[start of DATA PROVIDED]

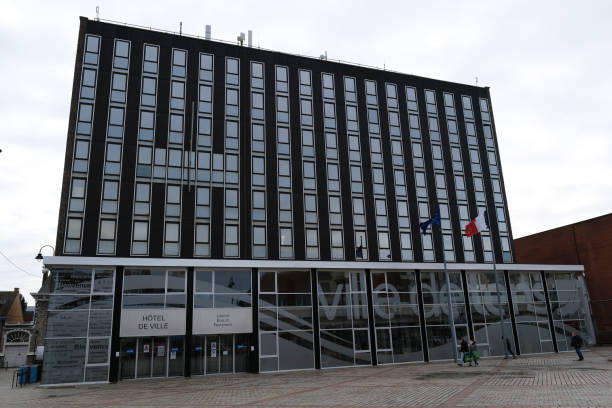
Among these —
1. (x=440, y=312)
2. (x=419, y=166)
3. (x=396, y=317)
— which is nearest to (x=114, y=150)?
(x=396, y=317)

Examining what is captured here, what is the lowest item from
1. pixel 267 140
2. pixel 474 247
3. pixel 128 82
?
pixel 474 247

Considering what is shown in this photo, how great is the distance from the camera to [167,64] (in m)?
37.6

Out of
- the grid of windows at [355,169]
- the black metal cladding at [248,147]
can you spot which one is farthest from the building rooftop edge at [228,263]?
the grid of windows at [355,169]

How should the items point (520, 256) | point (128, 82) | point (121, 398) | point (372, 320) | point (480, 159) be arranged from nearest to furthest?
point (121, 398) → point (372, 320) → point (128, 82) → point (480, 159) → point (520, 256)

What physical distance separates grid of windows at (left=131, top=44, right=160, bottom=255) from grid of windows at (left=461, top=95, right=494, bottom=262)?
27.5m

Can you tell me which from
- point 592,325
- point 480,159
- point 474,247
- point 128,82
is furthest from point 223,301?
point 592,325

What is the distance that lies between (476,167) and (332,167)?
48.3 feet

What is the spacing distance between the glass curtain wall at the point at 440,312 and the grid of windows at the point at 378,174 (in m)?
4.27

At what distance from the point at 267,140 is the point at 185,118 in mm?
6414

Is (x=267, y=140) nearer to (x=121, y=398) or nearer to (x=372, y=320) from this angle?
(x=372, y=320)

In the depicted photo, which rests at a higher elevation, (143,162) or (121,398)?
(143,162)

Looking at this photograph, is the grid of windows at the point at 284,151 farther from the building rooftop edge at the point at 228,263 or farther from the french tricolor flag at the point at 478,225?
the french tricolor flag at the point at 478,225

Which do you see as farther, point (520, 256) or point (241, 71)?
point (520, 256)

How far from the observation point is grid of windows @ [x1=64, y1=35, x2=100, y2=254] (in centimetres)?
3148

[end of DATA PROVIDED]

_STATED EXERCISE_: The records above must be printed exactly; the pictures stay out.

_RESPONSE_:
Among these —
1. (x=440, y=312)
2. (x=419, y=166)
3. (x=396, y=317)
— which is nearest to (x=114, y=150)?
(x=396, y=317)

Examining what is captured here, what is the lowest item from
1. pixel 267 140
2. pixel 474 247
3. pixel 128 82
?
pixel 474 247

Considering what is shown in this photo, how great is the distance from the camera to [167,64] (in m)?
37.6

Out of
- the grid of windows at [355,169]
- the black metal cladding at [248,147]
can you spot which one is farthest from the building rooftop edge at [228,263]?
the grid of windows at [355,169]

How should the items point (520, 256) | point (128, 82) | point (121, 398) | point (372, 320) | point (480, 159) be arranged from nearest to furthest?
point (121, 398) → point (372, 320) → point (128, 82) → point (480, 159) → point (520, 256)

What physical distance separates grid of windows at (left=131, top=44, right=160, bottom=255) from grid of windows at (left=461, top=95, right=494, bottom=262)?
27.5m

Can you tell me which from
- point 592,325
- point 480,159
- point 474,247
- point 128,82
is furthest from point 223,301?
point 592,325

What is the distance that lies between (476,167) and (332,167)?
48.3 feet

What is the spacing distance between the glass curtain wall at the point at 440,312 and the grid of windows at the point at 378,174 (in m)?
4.27

At what distance from the point at 267,140 is the point at 185,118 in mm?
6414

Is (x=267, y=140) nearer to (x=121, y=398) or nearer to (x=372, y=320) from this angle?
(x=372, y=320)

In the depicted photo, which rests at a higher elevation, (143,162) or (121,398)?
(143,162)

Looking at this photograph, is the grid of windows at the point at 284,151 farther from the building rooftop edge at the point at 228,263 or farther from the french tricolor flag at the point at 478,225?
the french tricolor flag at the point at 478,225

Which do you see as farther, point (520, 256) or point (241, 71)?
point (520, 256)

How far from the observation point is grid of windows @ [x1=64, y1=35, x2=100, y2=254] (in centimetres)?
3148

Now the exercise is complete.